Abstract

Background

In patients with acute ST-elevation myocardial infarction (STEMI), elevated concentrations of inflammatory markers are correlated with worse clinical outcome. The aim of this study was comprehensively to investigate the relationship of circulating markers of inflammation with myocardial and microvascular damage after STEMI.

Methods

In 111 consecutive STEMI patients, blood samples were obtained on admission and from day 1 to day 4 after primary percutaneous coronary intervention and analysed for high-sensitivity C-reactive protein (hs-CRP), white blood cell count and fibrinogen. Cardiac magnetic resonance imaging was performed within the first week and 4 months after primary percutaneous coronary intervention.

Results

Peak concentrations of hs-CRP (20.5 (9.6–44.4) mg/L), white blood cell count (12.4 (10.5–15.3) G/L) and fibrinogen (3640 (3150–4550) mg/L) showed significant correlations with both infarct size (r=0.31 to 0.41; P<0.01) and left ventricular ejection fraction (r=−0.29 to −0.39; P<0.01) assessed in the acute as well as chronic stage following STEMI. Furthermore, peak concentrations of these inflammatory markers were significantly higher in patients with microvascular obstruction compared to patients without microvascular obstruction (P⩽0.01).

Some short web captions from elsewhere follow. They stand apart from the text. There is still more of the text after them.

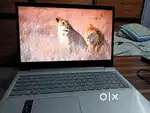 LENOVO IDEAPAD S145-15IKB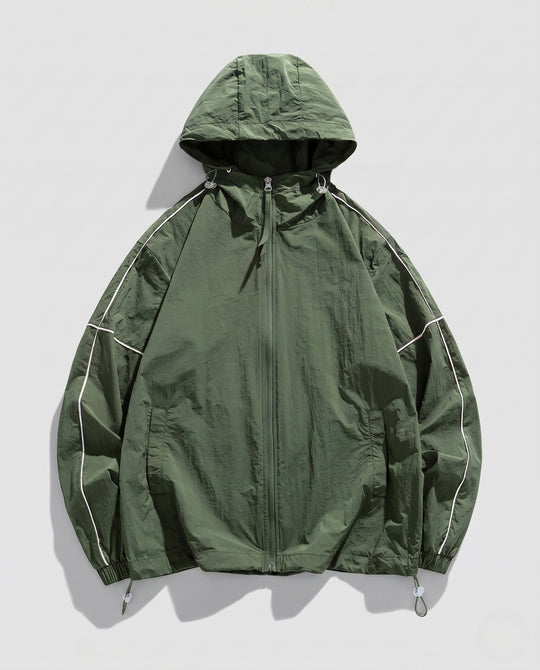 Product 15869446226250 - product_only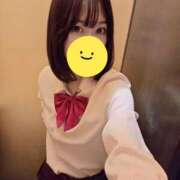 ヒメ日記 2026/06/28 12:28 投稿 ゆき チェリーデイズ新宿店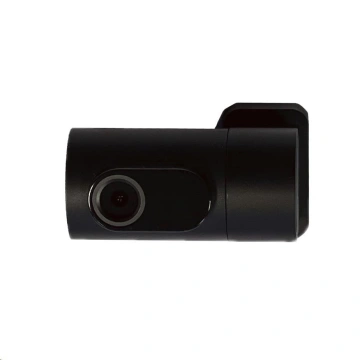 LAMAX C11 GPS 4K rear cam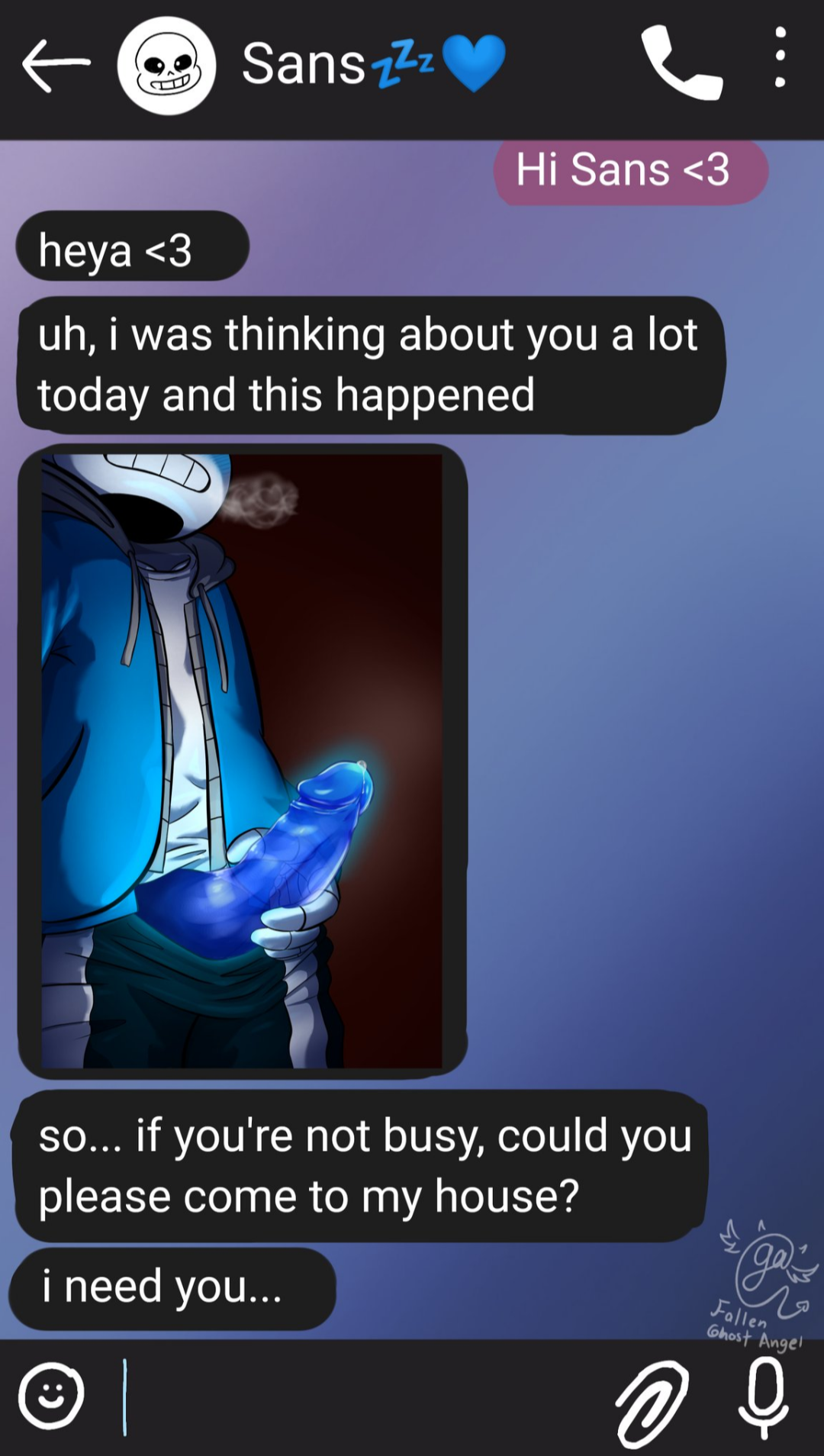 Au sans getting fucked mega compilation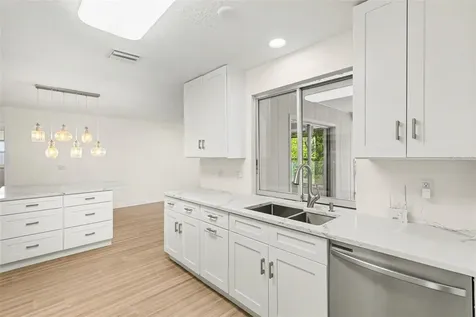 790 Harvard Street Englewood FL 34223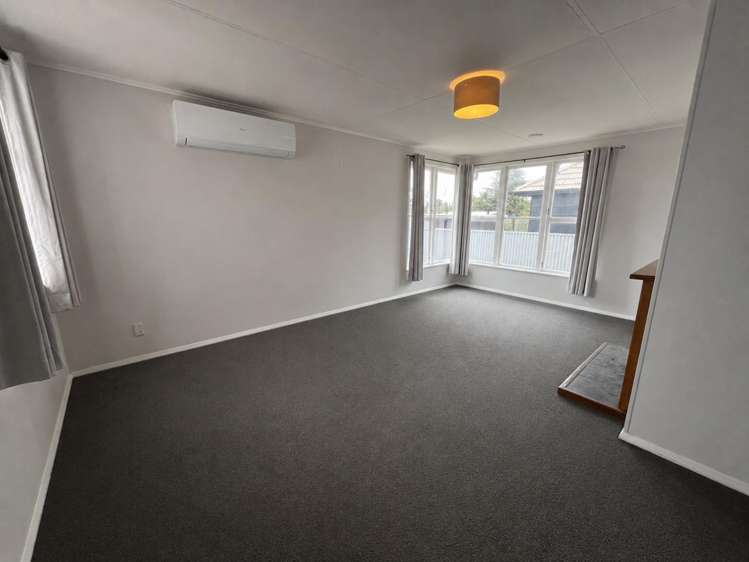 10 Kauri Street Gonville_5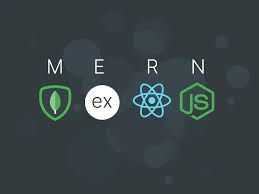enterprise-mern-stack-development-company-for-scalable-solutions-big-0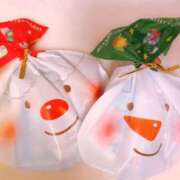 ヒメ日記 2025/12/18 16:23 投稿 なるみ 藤沢人妻城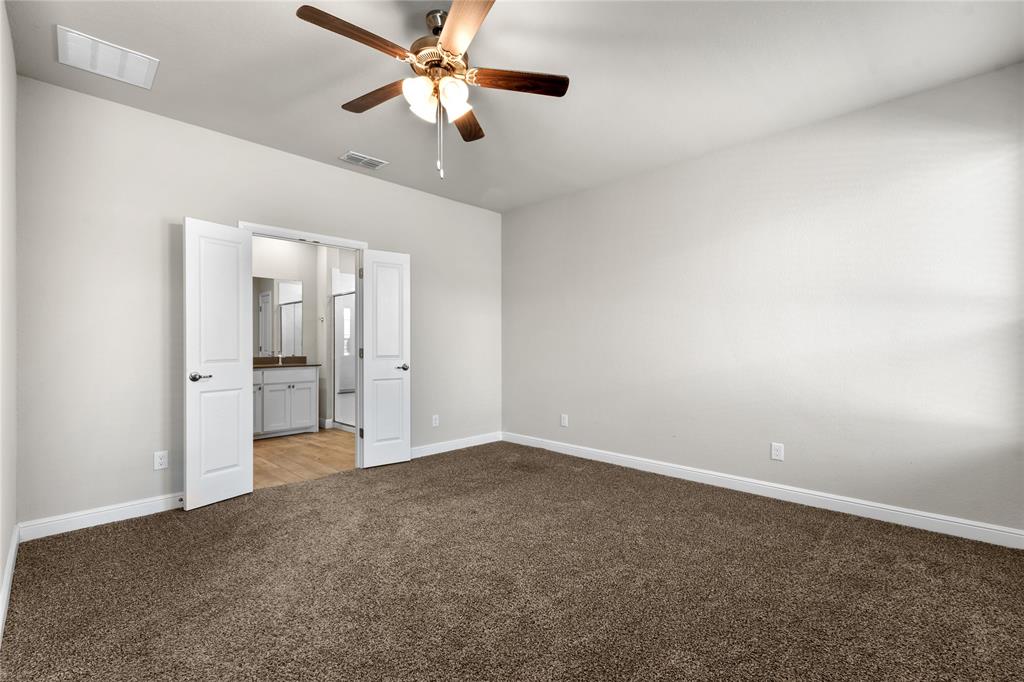 Trails at Elizabeth creek - Residential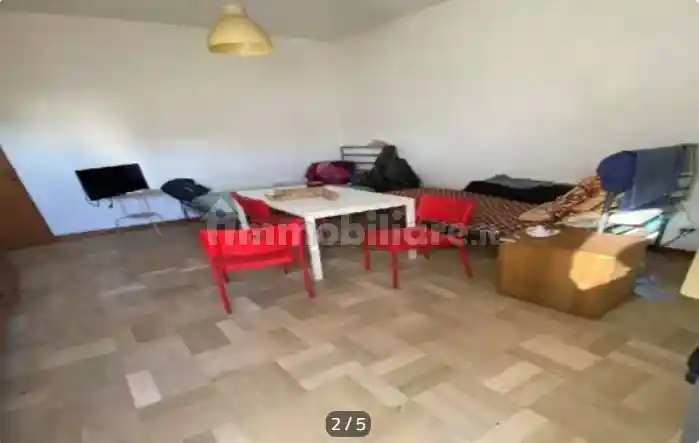 Appartamento all'asta piazzale della Libertà, Ancona - foto 3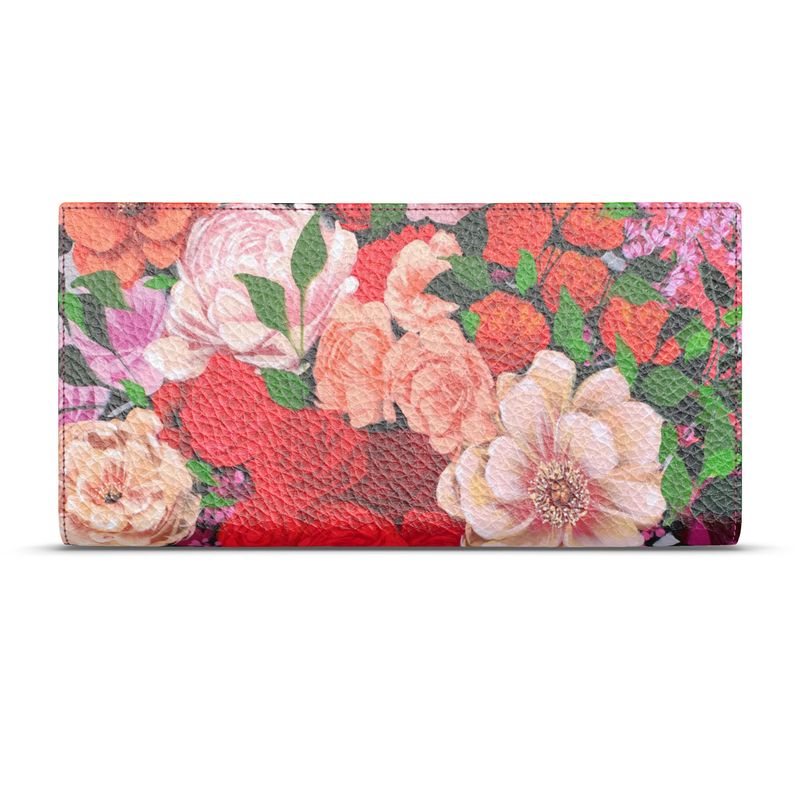 Margarita Travel Wallet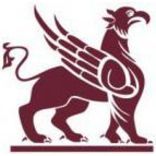 Вашъ Финансовый Попечитель ГК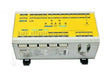 SICK 1016063-LSI101-112
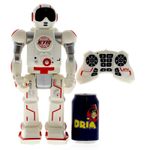 Spy-Bot-Robot-Espia_6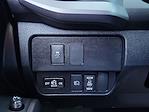 2021 Toyota Tacoma Double Cab 4WD Pickup for sale #MM436595 - photo 14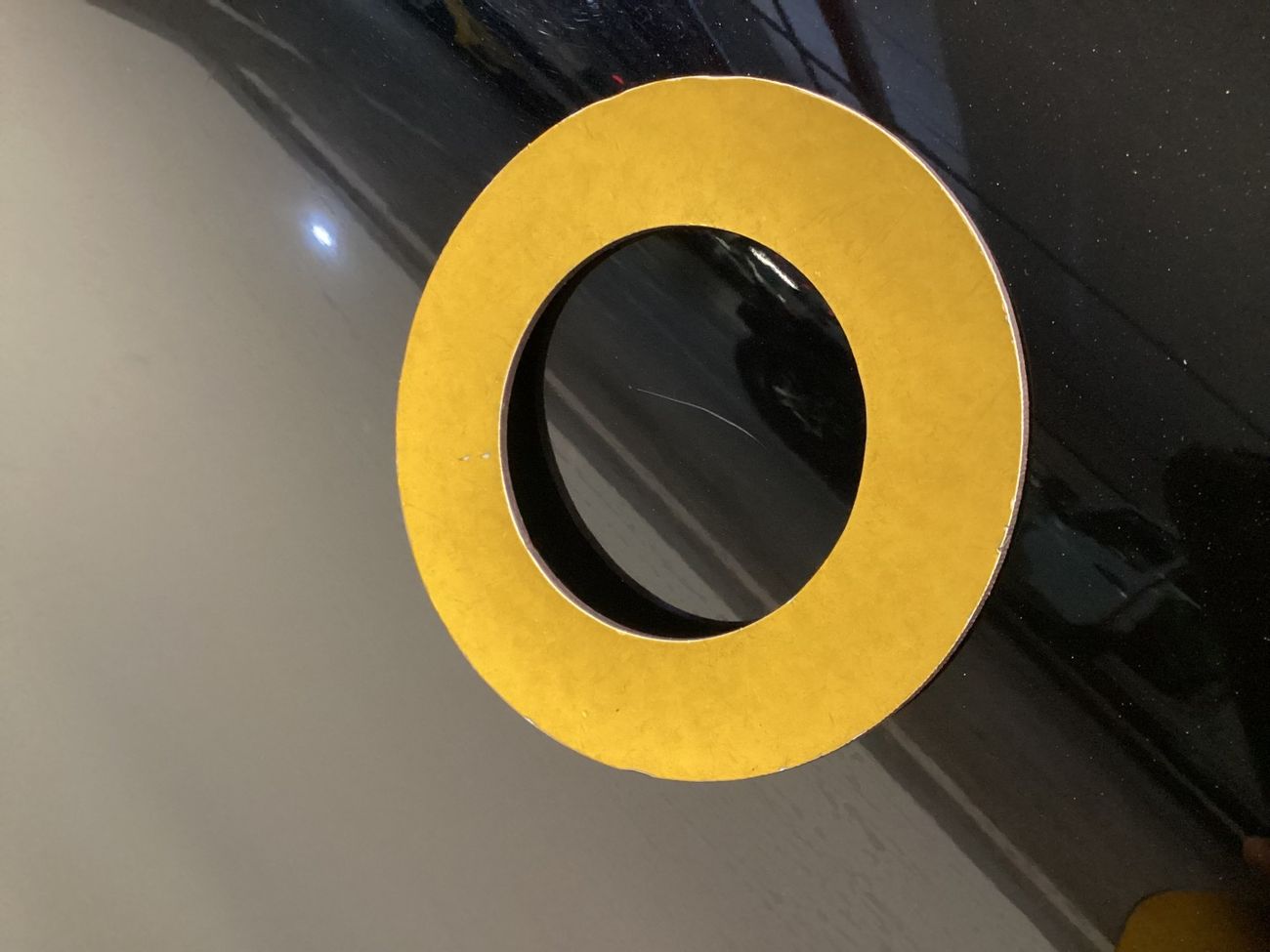 Toyota Fortuner GXR | Guaranteed Warranty | 0 Down Payment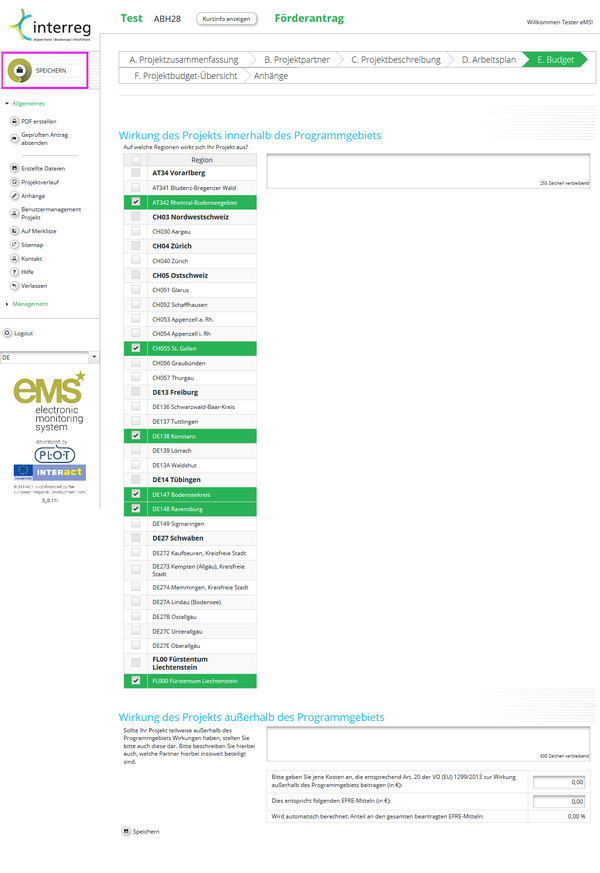 E02 Räumlicher Wirkungsbereich.png
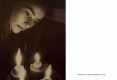 diapositive086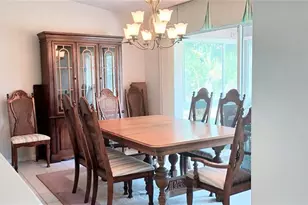 50 Westover Ln, Palm Coast, FL 32164 - Photo 5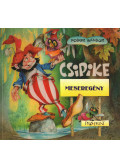 Fodor Sándor - Csipike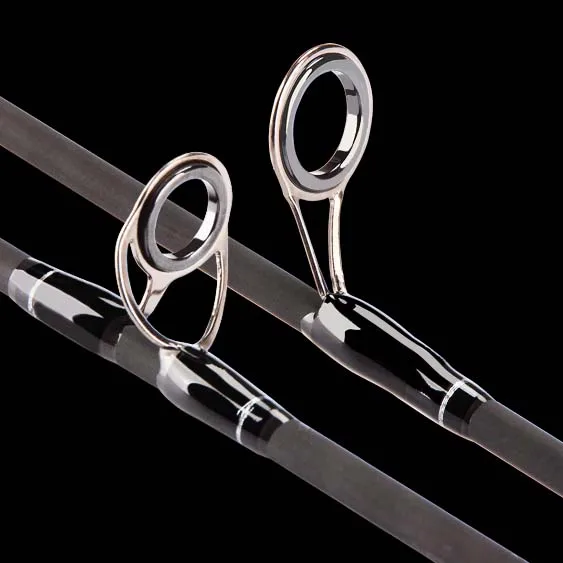 Новый палисандр с высоким содержанием углерода 2 1 м UL Мощность Двойные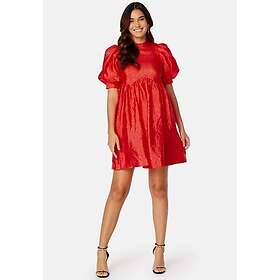 Pieces Mia 2/4 Dress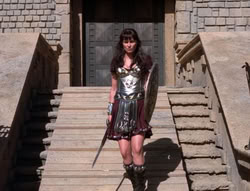 extant_XenaWarriorPrincess_5x20_Livia_03180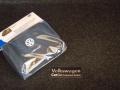 2013 Deep Black Pearl Metallic Volkswagen Jetta Hybrid SEL  photo #10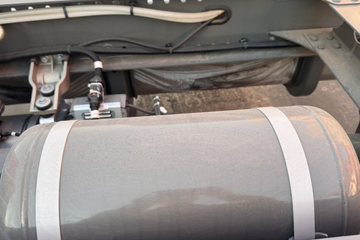 �й����� HOWO TX7 PRO 290���� 4X2 6.8����������ʽ�ػ���ͼƬ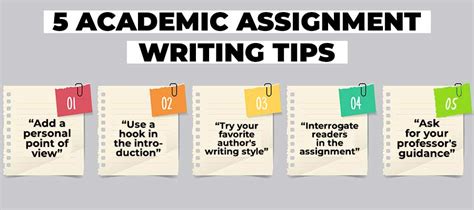 UK Assignment Writing Tips | Get Academic Papers Upto 50% Off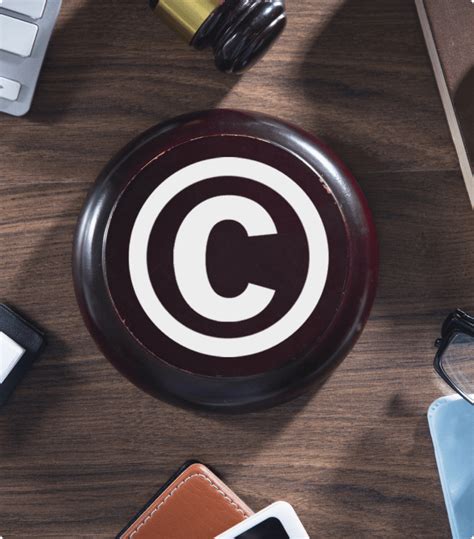 Image result for Intellectual Property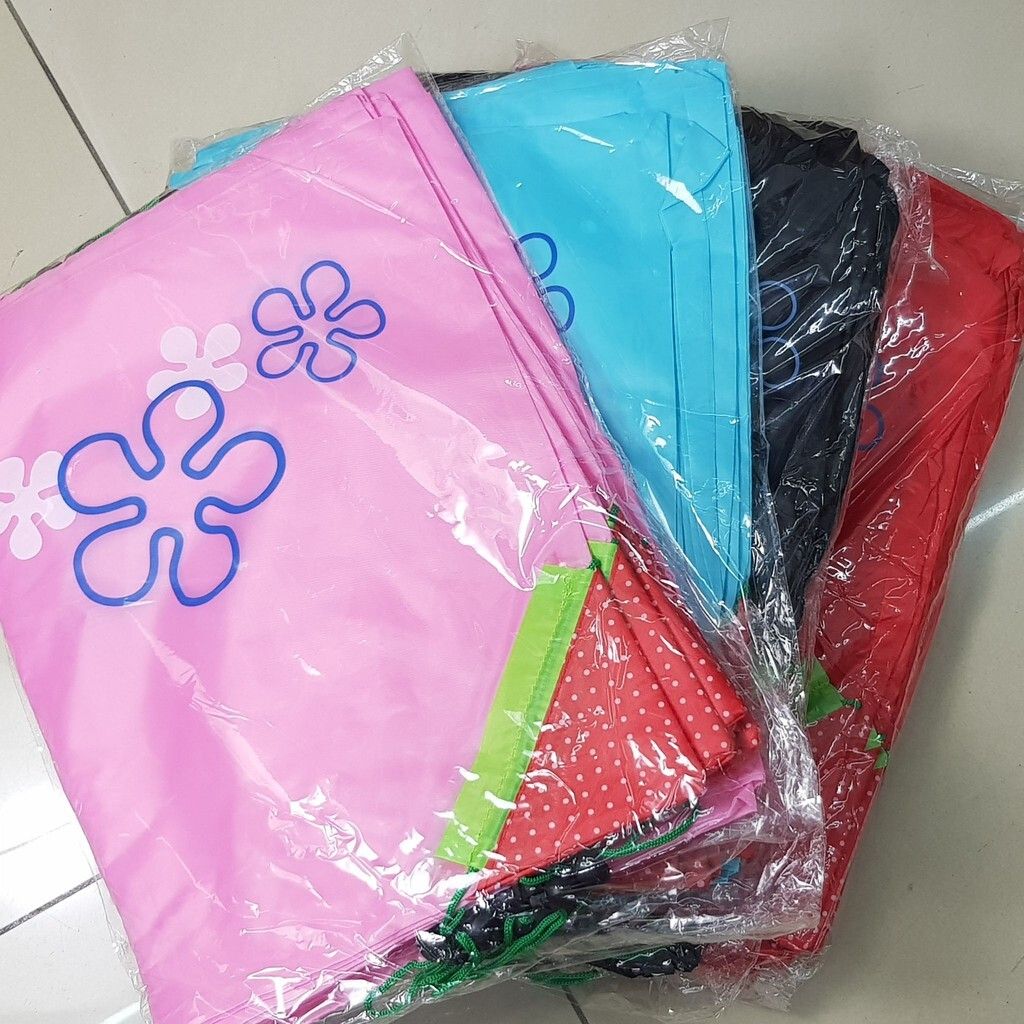 468df2c145ab77eecb5cbef5960f39ae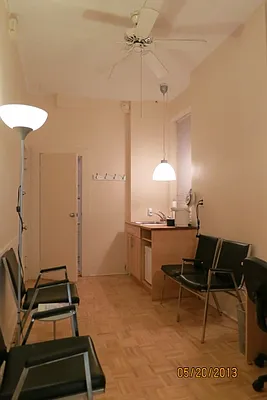 Rented by Citi Habitats | media 12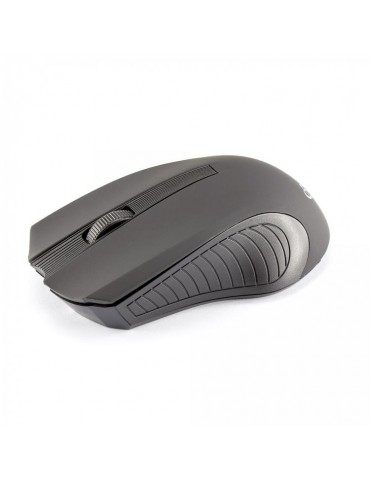 Mouse Ottico 3D Wireless...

C-statistics revealed that the prognostic values of all three biomarkers for the prediction of large chronic infarct size (>8% of left ventricular myocardial mass) were moderate without significant differences (area under the curve: hs-CRP 0.73 (95% confidence interval (CI) 0.63–0.82), white blood cell count 0.67 (95% CI 0.56–0.78) and fibrinogen 0.69 (95% CI 0.59–0.79); all P>0.12). Combination of inflammatory markers did not significantly increase the area under the curve (P>0.05).

Conclusion

In reperfused STEMI patients, increased levels of hs-CRP, white blood cell count and fibrinogen are associated with decreased left ventricular function and more pronounced myocardial damage at baseline and 4 months after infarction.